Novel autoantibodies implicated in pregnancy disorders
A research group has found that novel autoantibodies that had been found to cause thrombosis and other conditions in joint research conducted by Kobe and Osaka universities in 2015, are also implicated in pregnancy disorders, including hypertensive disorders of pregnancy and fetal growth restriction.
The team was led by Associate Professor Tanimura Kenji from the Department of Obstetrics and Gynecology at Kobe University Graduate School of Medicine, Professor Yamada Hideto, Director of the Center for Recurrent Pregnancy Loss at Teine Keijinkai Hospital, and Professor Arase Hisashi from the Osaka University Research Institute for Microbial Diseases.
This result could illuminate the mechanisms underlying hypertensive disorders of pregnancy, fetal growth restriction, recurrent pregnancy loss, and infertility, the causes of which are not fully understood, as well as contribute to the development of drugs to treat these conditions.
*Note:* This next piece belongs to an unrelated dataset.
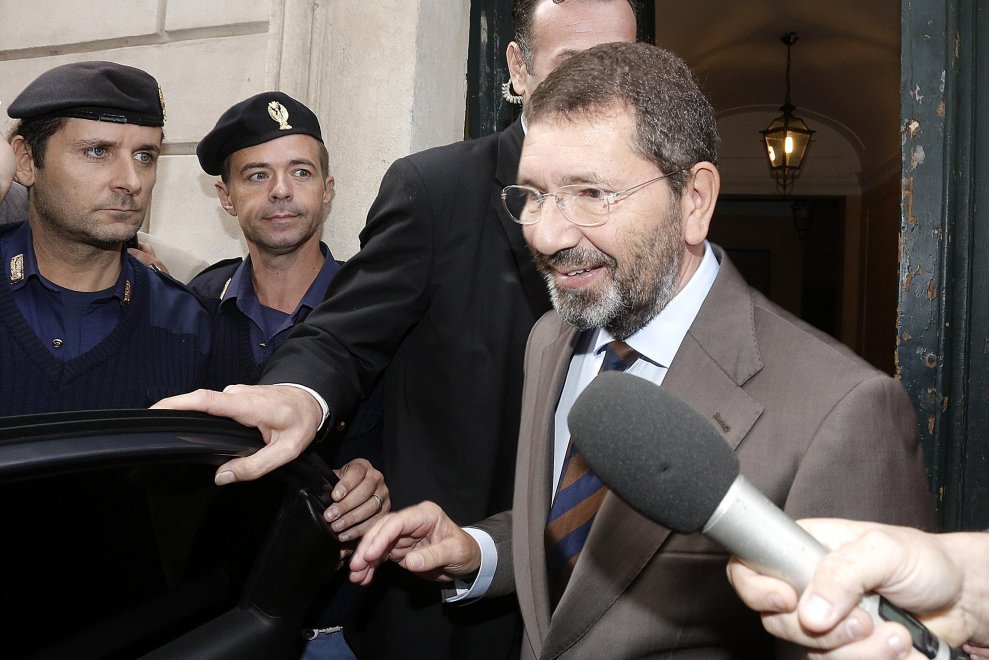 Roma, il giorno dopo le dimissioni: Marino esce di casa per andare in Campidoglio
These findings were published in the International Journal of Molecular Sciences on June 30.
Hypertensive disorders of pregnancy involve high blood pressure, along with damage to vital organs such as the brain, liver, and the kidneys, and can endanger the life of the pregnant mother or the baby. In fetal growth restriction, unborn babies weigh much less than normal for their gestational age, and in the worst case, may die in the womb or soon after birth.
Women who successfully become pregnant may run the risk of having to undergo a cesarean section at an early stage of pregnancy to protect their own life when diagnosed with hypertensive disorders of pregnancy or fetal growth restriction, losing their baby or having a surviving child with severe disabilities. This exacerbates the issues posed by Japan's declining birthrate. Currently, however, almost nothing is understood about the mechanisms underlying these disorders of pregnancy (adverse obstetric outcomes), and there are no effective methods of treatment.
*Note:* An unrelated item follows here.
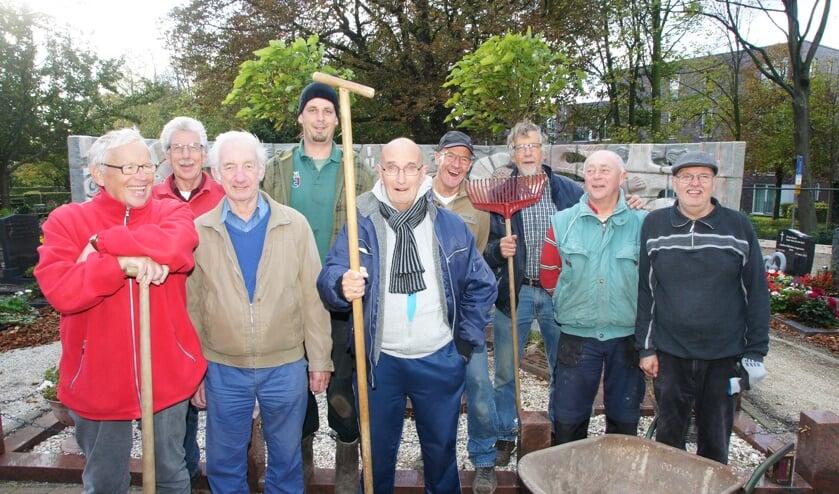 De enthousiaste vrijwilligersgroep van de parochie St.Bartholomeus/Stichting Begraafplaats is op zoek naar nieuwe vrijwilligers. | Foto: pr.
Research undertaken jointly by Hisashi and Kenji revealed novel autoantibodies that cause a condition called antiphospholipid antibody syndrome, which can trigger disorders such as cerebral infarction and other forms of thrombosis as well as miscarriage and hypertensive disorders of pregnancy, etc. A paper describing the results of that project was published in 2015.
Subsequently, a multicenter research project led by Kobe University that involved five university hospitals found that about a quarter of 227 women suffering from recurrent pregnancy loss who had repeated miscarriages after becoming pregnant and were unable to carry a healthy baby to term tested positive for these autoantibodies. This suggested that the autoantibodies could be a leading cause of recurrent pregnancy loss, a result reported in a paper published in 2020. A recently published multicenter study involving Teine Keijinkai Hospital, Yamanashi University, and Kobe University found that the autoantibodies are also associated with infertility, endometriosis-associated infertility, and repeated implantation failure.
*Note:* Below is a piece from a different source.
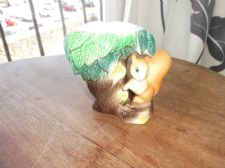 VINTAGE HORNSEA POSY VASE CUTE CHEEKY FACE SQUIRREL IN TREE FAUNA  NO 26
Although this association of autoantibodies with infertility and recurrent pregnancy loss has become increasingly clear, their relationship with adverse obstetric outcomes such as hypertensive disorders of pregnancy, fetal growth restriction, and preterm delivery has not previously been addressed. In this new study, joint research conducted in five hospitals (Teine Keijinkai Hospital and four university hospitals including Kobe University) was the first in the world to investigate whether there is any association between adverse obstetric outcomes and autoantibodies.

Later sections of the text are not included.